Differences in how index values are calculated can occur depending on the index weighting scheme. For the sake of simplicity, we will explain the calculation of market cap-weighted index values.

As prices and market values of the stocks within an index rise and fall, the index reflects this movement using a series of index values. Index values are calculated and published daily after the market closes, and in some cases they are calculated in real time. The change in an index’s value from one point in time to the next represents the performance of the index (i.e., the performance of the market/segment it is designed to measure).

**Calculating index values**

Below is a hypothetical market cap-weighted index that includes five constituents.

STOCK NAME | STOCK PRICE | SHARES INCLUDED | MARKET VALUE | INDEX WEIGHT |
---|---|---|---|---|

A | $3 | 50 | $150 | 15% |

B | $1 | 50 | $50 | 5% |

C | $7 | 70 | $490 | 51% |

D | $9 | 20 | $180 | 19% |

E | $10 | 10 | $100 | 10% |

TOTAL MARKET VALUE | $970 | 100% |

The market value for each stock is calculated by multiplying its price by the number of shares included in the index, and each stock’s weight in the index is determined based on its market value relevant to the total market value of the index.

Stock A, for example, has a share price of $3, and there are 50 shares of this stock in the index, so its market value is $150 ($3 X 50 shares = $150).

The total market value of every stock in the index is $970, so Stock A’s weight, or representation within the index is 15% ($150 / $970 = 15%).

When an index is first created, a starting (base) value is chosen. In our example, we will use 100 as the base value. Now that we have the total market value of our index and our base value, the next step is to determine the index divisor by dividing the total market value of the index by the base index value of 100 ($970 / 100 = 9.7).

Each day, as the market values of the stocks in the index fluctuate based on changes to their prices, the new total market value of the index is divided by the same divisor (9.7) to produce a new index value:

DAY | INDEX TOTAL MARKET VALUE | DIVISOR | INDEX VALUE |
---|---|---|---|

Day 1 | $970 | 9.7 | 100.0 |

Day 2 | $1010 | 9.7 | 104.1 |

Day 3 | $995 | 9.7 | 102.6 |

Day 4 | $1000 | 9.7 | 103.1 |

The divisor remains constant until the index constituency changes. For example, if a stock is delisted or a stock split occurs, the divisor will be recalculated to be reflective of the new index membership.

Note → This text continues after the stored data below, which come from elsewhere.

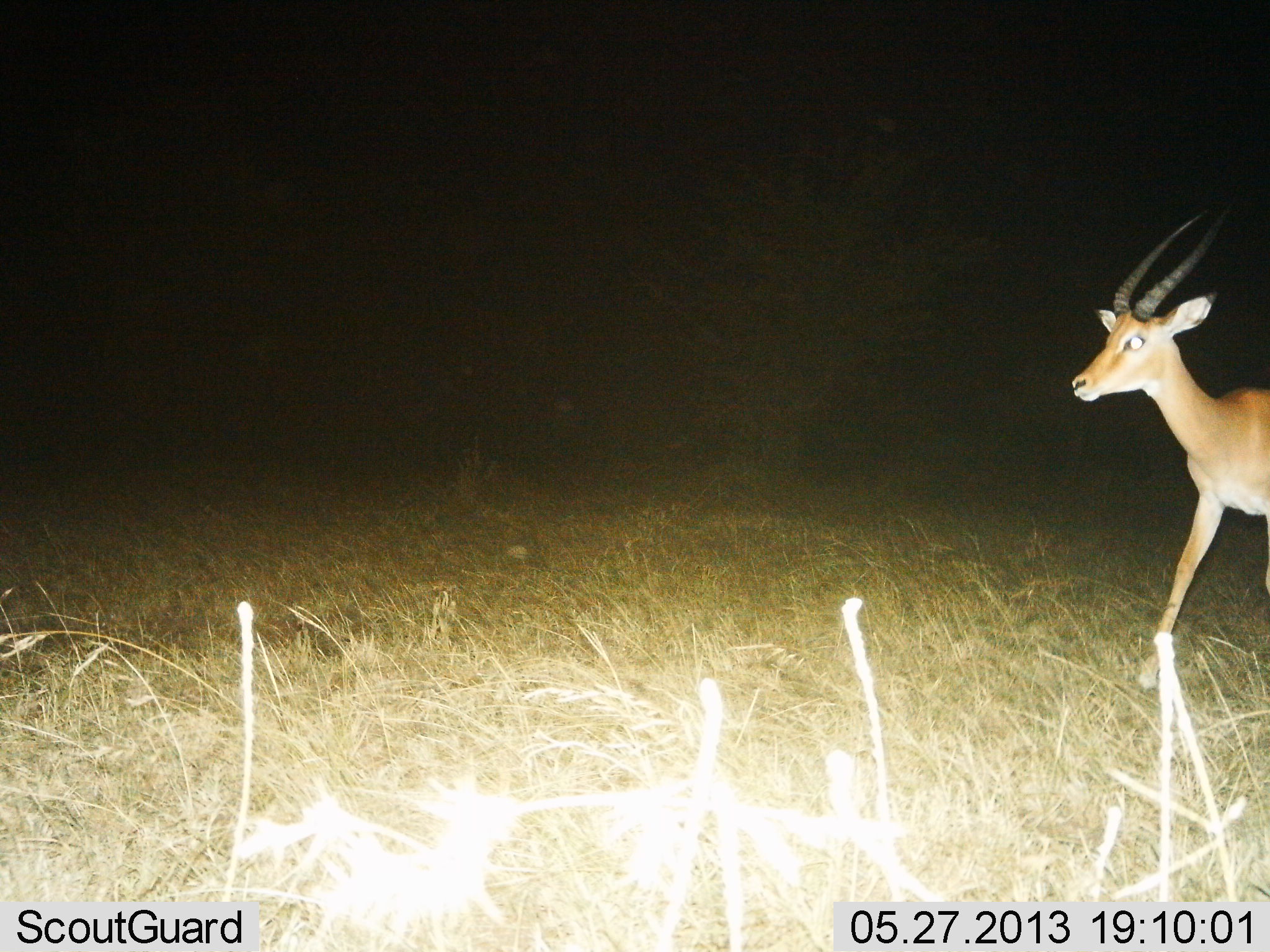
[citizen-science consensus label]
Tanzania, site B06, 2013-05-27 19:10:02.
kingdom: Animalia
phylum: Chordata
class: Mammalia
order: Artiodactyla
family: Bovidae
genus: Nanger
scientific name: Nanger granti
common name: grant's gazelle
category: gazellegrants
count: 1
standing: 17%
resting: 0%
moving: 83%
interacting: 0%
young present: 0%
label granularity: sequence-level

**How are index values used to calculate performance? **

Index performance between any two dates can be calculated by dividing the ending index value by the beginning index value as follows. Using our hypothetical index as an example:

Day 1 index value = 100.0

Day 4 index value = 103.1

((103.1 / 100) -1) x 100 = 3.1%

**Why do index values vary so widely across indexes and index providers? **

Comparing the values of indexes designed to measure the same market or market segment can be daunting, and in most cases irrelevant. Indexes can be started, or “launched” at different points in time and with different base values, so it is important not to get hung up on the values themselves, but rather the growth (or decline) of those values over time.

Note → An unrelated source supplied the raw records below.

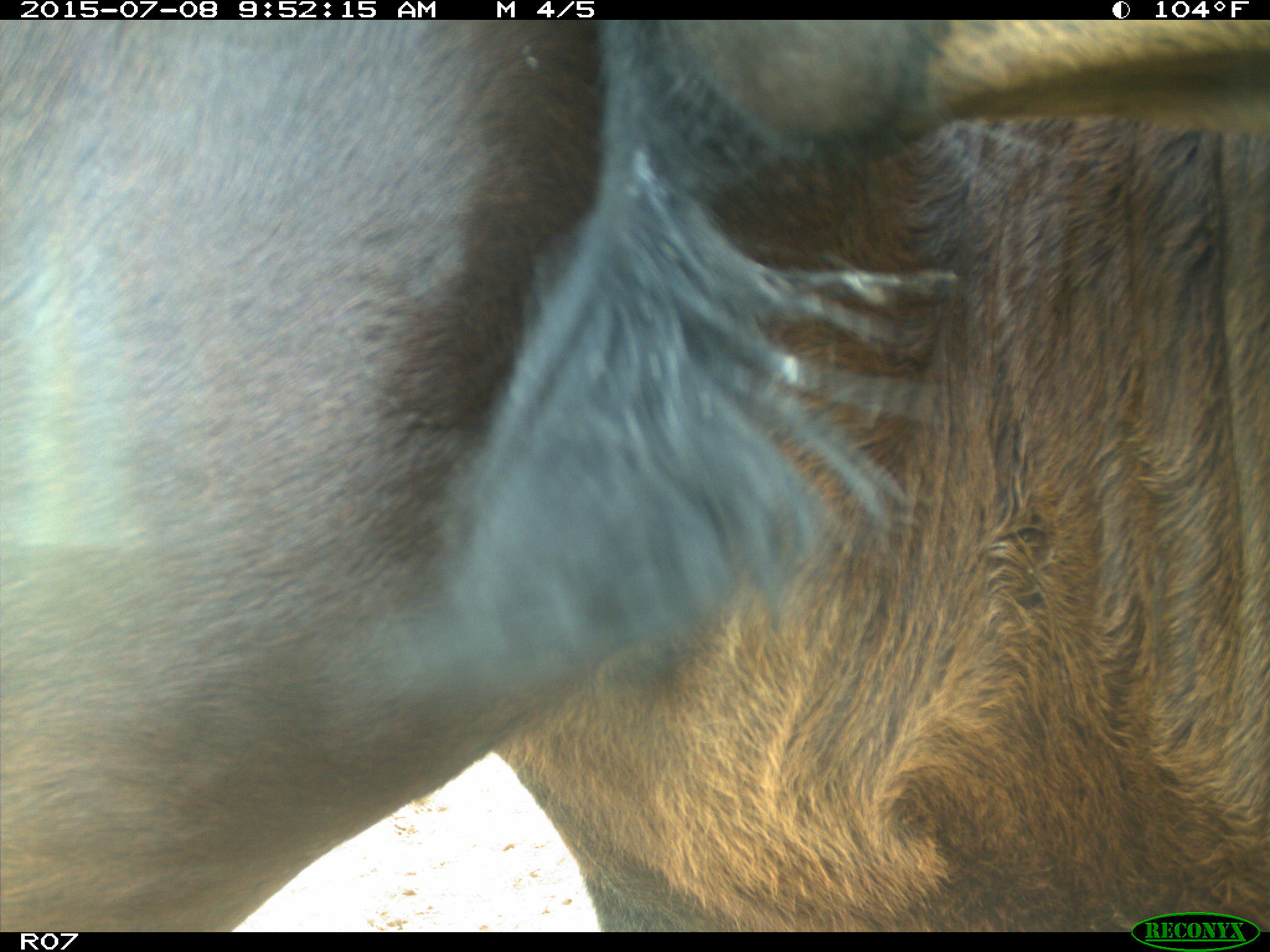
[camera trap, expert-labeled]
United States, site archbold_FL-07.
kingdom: Animalia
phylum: Chordata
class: Mammalia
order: Artiodactyla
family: Bovidae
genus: Bos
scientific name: Bos taurus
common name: domestic cow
Bos taurus (domestic cow).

For example, if Index A had a base value of 100 in January of 2015 and that value increased to 150 as of January 2018, the index value increased by 50% over that 3-year period.

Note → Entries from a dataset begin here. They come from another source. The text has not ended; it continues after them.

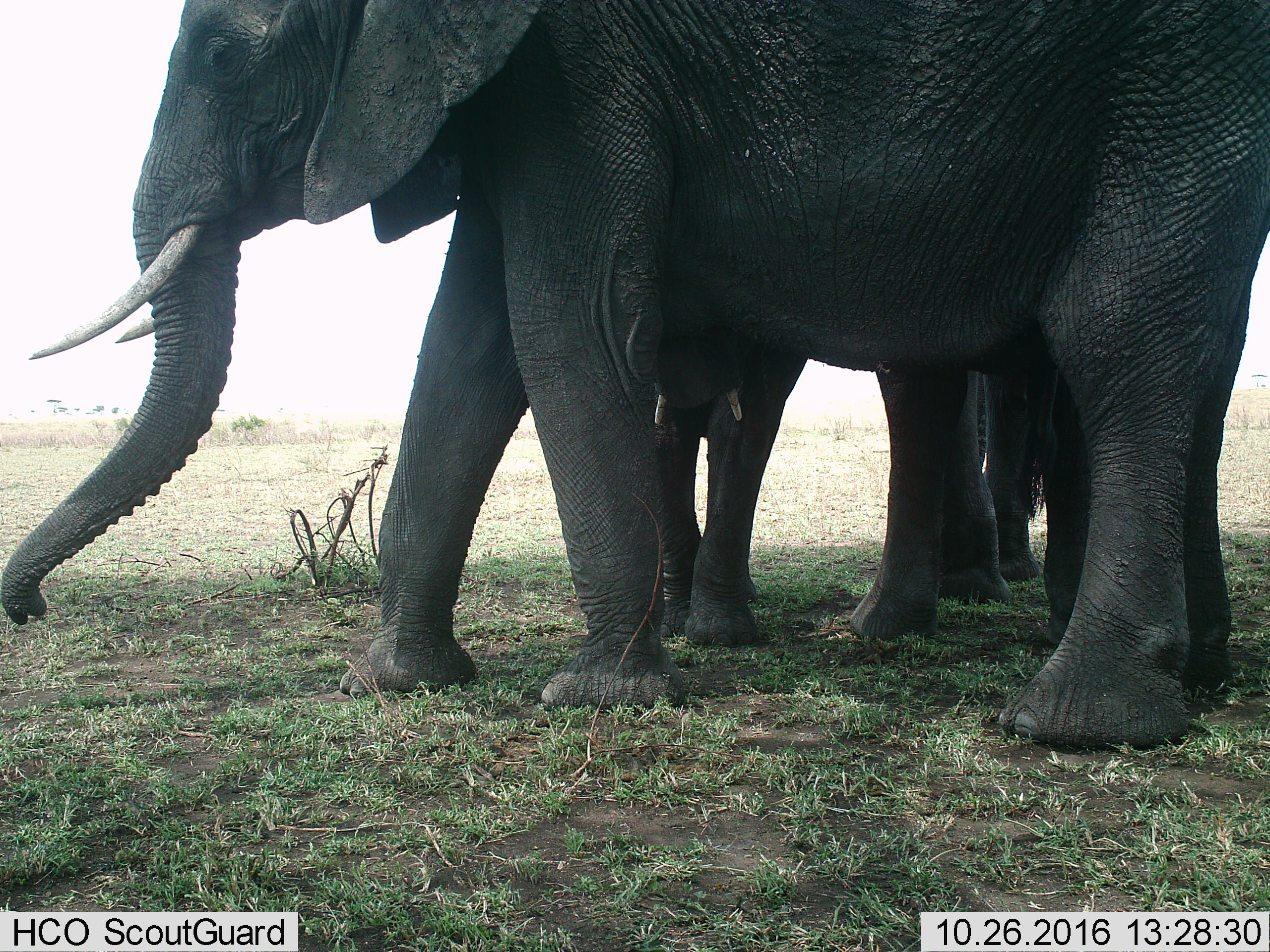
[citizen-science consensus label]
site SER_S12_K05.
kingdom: Animalia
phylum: Chordata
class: Mammalia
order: Proboscidea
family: Elephantidae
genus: Loxodonta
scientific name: Loxodonta africana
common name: african bush elephant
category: elephant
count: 3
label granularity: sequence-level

Index B measures the exact same market, but its starting base value was 1,000 in January of 2015, and its value grew to 1,500 as of January 2018. This value of this index also rose 50% over the same 3-year period.

Comparing their January 2018 values of 150 and 1,500 is irrelevant, as they were started with different base numbers. It’s their performance, not their values, that should be compared.

**What is the difference between a price return and total return index values? **

A price return value measures the changes in the stock prices and market values of the index constituents over time, as shown in the example above.

A total return value measures the changes in stock prices and market values as well, while also capturing the dividends paid to shareholders by the companies in the index by reinvesting the dividends. The dividend reinvestment and compounding is done at the total index level, not at the security level.

**What is the difference between a Laspeyre index and a Paasche index? **

Whether an index is a Laspeyre index or a Paasche index describes how changes to share quantities are reflected in the calculation of index values.

In a Laspeyre (or base-weighted) index, any changes in the prices of the underlying stocks are reflected in the calculation of the index value on a daily basis, but changes in share quantity are not factored in until the following day’s calculation.

In a Paasche (or current-weighted) index, any changes in the prices of the underlying stocks are reflected in the calculation of the index value on a daily basis, and share quantity changes are factored into the calculation of the index value same-day.

Neither method is subjectively better than the other, and both types of indexes are used in the industry. Both have their advantages and tradeoffs. For example, a Paasche index may be more up-to-the-minute than a Laspeyre index, but it can tend to overestimate values as well (compared to a Laspeyres, which can underestimate).